Source data
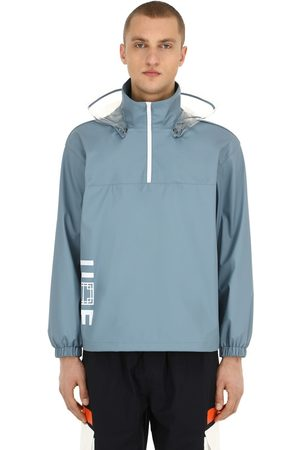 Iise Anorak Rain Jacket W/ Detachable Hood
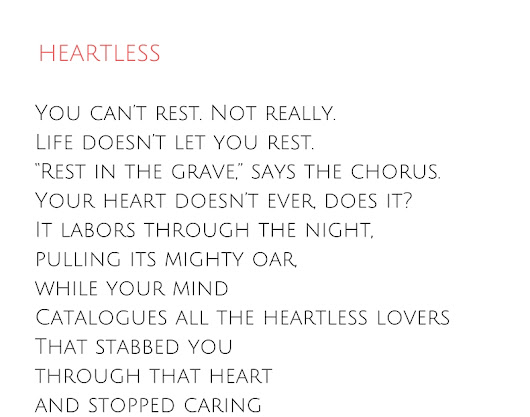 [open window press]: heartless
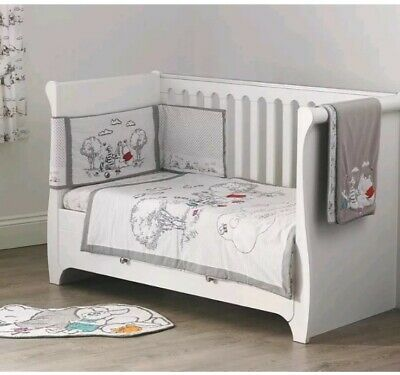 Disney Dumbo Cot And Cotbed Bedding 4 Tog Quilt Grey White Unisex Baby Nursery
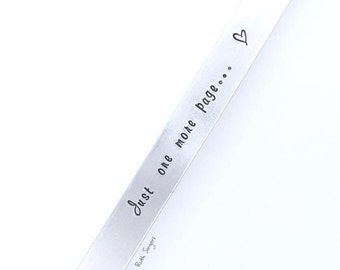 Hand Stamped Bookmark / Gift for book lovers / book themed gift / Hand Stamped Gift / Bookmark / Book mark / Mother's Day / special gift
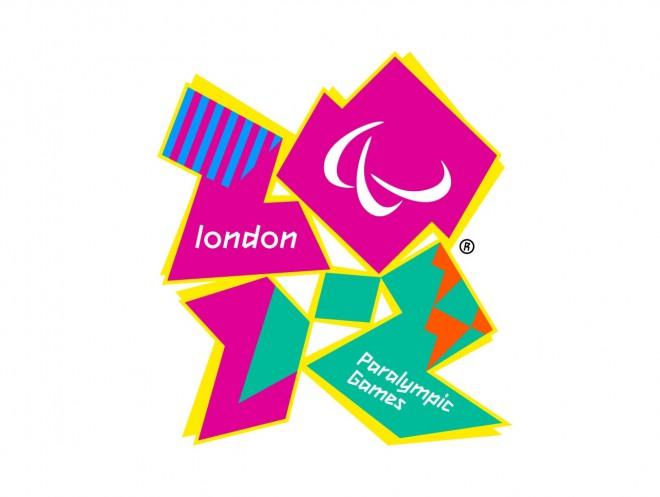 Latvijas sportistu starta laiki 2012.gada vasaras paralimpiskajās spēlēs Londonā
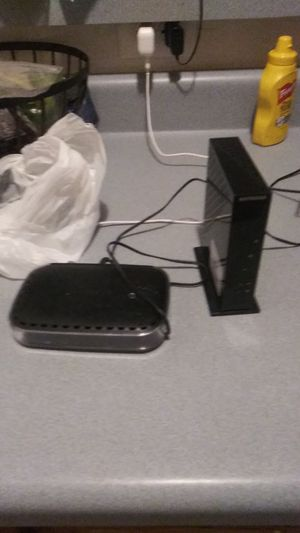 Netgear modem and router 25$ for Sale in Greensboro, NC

* * *

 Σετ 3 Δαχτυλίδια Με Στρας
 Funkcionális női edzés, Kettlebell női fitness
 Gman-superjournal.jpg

---

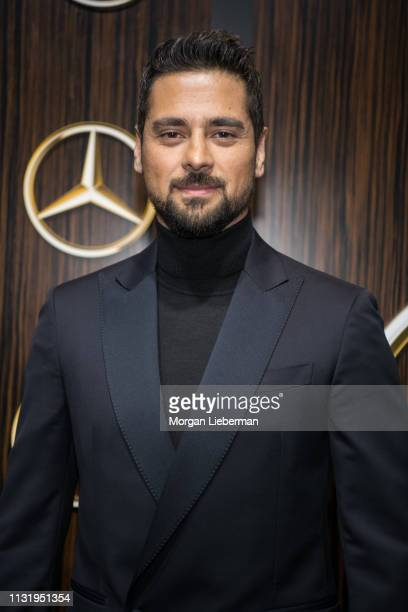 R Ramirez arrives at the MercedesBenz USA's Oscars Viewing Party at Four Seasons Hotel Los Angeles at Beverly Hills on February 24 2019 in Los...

What the exercise asks
Print everything from the line with "Iise Anorak Rain Jacket W/ Detachable Hood" down to the line with "Netgear modem and" in the entries above, both lines included and nothing more, without the pictures.

Output below
 Iise Anorak Rain Jacket W/ Detachable Hood
 [open window press]: heartless
 Disney Dumbo Cot And Cotbed Bedding 4 Tog Quilt Grey White Unisex Baby Nursery
 Hand Stamped Bookmark / Gift for book lovers / book themed gift / Hand Stamped Gift / Bookmark / Book mark / Mother's Day / special gift
 Latvijas sportistu starta laiki 2012.gada vasaras paralimpiskajās spēlēs Londonā
 Netgear modem and router 25$ for Sale in Greensboro, NC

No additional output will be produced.